Headlines suggesting that a reader is about to 1.) get incredibly lucky or 2.) avoid some kind of pain, problem or predicament are all the rage. Headlines like these feed on positive and negative emotions, on hopes and fears. And as you already know (if you’ve been following this blog for any length of time) consumers usually buy based chiefly on their emotions. (They justify their purchases using logic-based rationalizations.)
Our first sentence grabs attention
If a headline is the lure that attracts ideal clients and gets them to stop swimming long enough to bite, our first sentence must be cleverly created to set the hook. If it doesn’t do this, there won’t be anything to gather into our clients’ nets. So our first sentence must be absolutely irresistible to our clients’ target audience.
Next , the slippery slope grabs attention
When we’re writing copy, we always remember that at the end of every sentence, wherever a period appears, our readers have permission to leave. This is why good copywriters use every technique in the book, at the end of every sentence and all along the way, to keep the audience engaged.

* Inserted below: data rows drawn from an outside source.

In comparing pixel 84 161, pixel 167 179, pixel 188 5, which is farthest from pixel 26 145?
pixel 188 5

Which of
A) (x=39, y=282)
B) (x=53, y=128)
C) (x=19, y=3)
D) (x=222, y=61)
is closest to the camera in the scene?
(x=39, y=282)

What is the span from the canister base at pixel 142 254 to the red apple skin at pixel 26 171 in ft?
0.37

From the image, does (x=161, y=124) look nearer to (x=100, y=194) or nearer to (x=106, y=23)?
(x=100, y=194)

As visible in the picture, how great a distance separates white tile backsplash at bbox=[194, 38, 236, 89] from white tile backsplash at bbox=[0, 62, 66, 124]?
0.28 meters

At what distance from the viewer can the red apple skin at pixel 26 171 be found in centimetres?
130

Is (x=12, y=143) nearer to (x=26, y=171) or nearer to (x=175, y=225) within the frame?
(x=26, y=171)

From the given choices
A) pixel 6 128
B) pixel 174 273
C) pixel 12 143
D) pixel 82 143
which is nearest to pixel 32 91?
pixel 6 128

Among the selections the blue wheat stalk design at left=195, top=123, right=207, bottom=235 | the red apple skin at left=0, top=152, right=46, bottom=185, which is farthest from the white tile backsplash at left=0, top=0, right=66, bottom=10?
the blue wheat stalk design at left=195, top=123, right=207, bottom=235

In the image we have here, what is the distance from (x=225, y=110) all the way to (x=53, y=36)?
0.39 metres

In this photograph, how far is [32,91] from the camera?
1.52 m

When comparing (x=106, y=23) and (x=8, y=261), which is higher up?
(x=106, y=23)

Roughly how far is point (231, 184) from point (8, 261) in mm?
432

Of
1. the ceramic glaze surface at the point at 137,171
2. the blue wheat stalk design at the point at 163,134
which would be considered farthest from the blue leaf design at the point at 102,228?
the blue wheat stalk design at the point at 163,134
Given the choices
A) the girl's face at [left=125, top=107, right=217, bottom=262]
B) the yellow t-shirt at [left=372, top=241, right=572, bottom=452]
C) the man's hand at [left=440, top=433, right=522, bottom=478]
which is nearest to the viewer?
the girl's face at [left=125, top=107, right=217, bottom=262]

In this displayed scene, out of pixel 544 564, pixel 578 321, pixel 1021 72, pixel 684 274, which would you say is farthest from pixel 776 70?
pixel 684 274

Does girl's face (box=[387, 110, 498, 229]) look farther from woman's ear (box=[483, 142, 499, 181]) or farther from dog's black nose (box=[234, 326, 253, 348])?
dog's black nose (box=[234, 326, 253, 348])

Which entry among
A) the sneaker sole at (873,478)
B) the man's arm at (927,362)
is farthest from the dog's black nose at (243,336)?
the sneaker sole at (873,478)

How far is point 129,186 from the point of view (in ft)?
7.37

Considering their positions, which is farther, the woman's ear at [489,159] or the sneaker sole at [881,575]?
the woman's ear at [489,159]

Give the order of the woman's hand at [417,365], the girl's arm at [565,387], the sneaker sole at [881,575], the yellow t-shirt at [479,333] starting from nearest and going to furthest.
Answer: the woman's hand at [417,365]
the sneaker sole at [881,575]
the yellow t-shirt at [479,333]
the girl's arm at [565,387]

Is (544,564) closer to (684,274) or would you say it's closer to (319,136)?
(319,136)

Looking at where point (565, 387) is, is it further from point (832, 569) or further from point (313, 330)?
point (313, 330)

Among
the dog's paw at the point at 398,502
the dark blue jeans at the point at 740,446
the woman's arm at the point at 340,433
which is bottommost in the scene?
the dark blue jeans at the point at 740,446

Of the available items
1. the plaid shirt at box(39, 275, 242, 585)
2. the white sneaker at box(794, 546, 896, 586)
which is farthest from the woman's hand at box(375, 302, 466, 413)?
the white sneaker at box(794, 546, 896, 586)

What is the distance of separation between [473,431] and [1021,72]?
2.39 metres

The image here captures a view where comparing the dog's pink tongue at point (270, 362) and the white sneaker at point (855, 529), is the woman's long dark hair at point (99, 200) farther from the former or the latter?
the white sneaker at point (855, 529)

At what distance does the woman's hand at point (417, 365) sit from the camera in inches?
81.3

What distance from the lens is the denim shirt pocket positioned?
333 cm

Some of what we do would give your English teacher a splitting headache and high blood pressure. (“Got milk?”) We start sentences with and, but, so, and other words that would have red edit marks all over them if we were writing classroom essays. Why? Because the insatiably-curious human mind simply cannot walk away from a subsequent sentence that begins with and, but, or so.
We also use alliteration (“weaving words into wealth by turning browsers into buyers”), rhyming (“you’ll wonder where the yellow went when you brush your teeth with Pepsodent; “double your pleasure double your fun with double good double good Doublemint gum”), similes (“Like a good neighbor, State Farm is there”), metaphors (“I am Mayhem”) and other clever tactics that keep people trotting alongside as we whisk them down the slippery slope to the result our clients anticipate.
Finally (or along the way in more than one spot), the Action Line grabs attention
Unless the readers–our client’s target audience–follow us eagerly and willingly, like tail-wagging puppies, all the way to the action line–the line where we tell them what they need to do now to satisfy the desire we’ve placed or encouraged in them along the way, our clients will have no sale, no conversion, no win. And we’ll get no additional work from these clients. And they’ll give us lousy reviews. And we’ll eventually starve as a sad result.
So, as you can see, being a copywriter is no bed of roses. There are plenty of places where we can mess up and cause the house of cards to collapse in a jumbled mess.
This is precisely why it’s crucial that business owners and entrepreneurs who are looking to hire a reputable copywriter need to know the basics about what good copy writing is and why it costs what it does. Good copy isn’t something we just dash off in a few minutes. It has to be massaged, danced with, tickled, pummeled, and shaped into a series of riveting sound bites that carry potential buyers over the threshold and deposit them in front of your cash registers.
It isn’t a walk in the park. It isn’t a lark. So if you no longer feel completely capable of writing your own copy, hire someone who can. Your bank account will thank you for it, and you’ll be able to write off every dime at the end of the year when you file your taxes as long as the writer you hire is a reputable professional with a business license.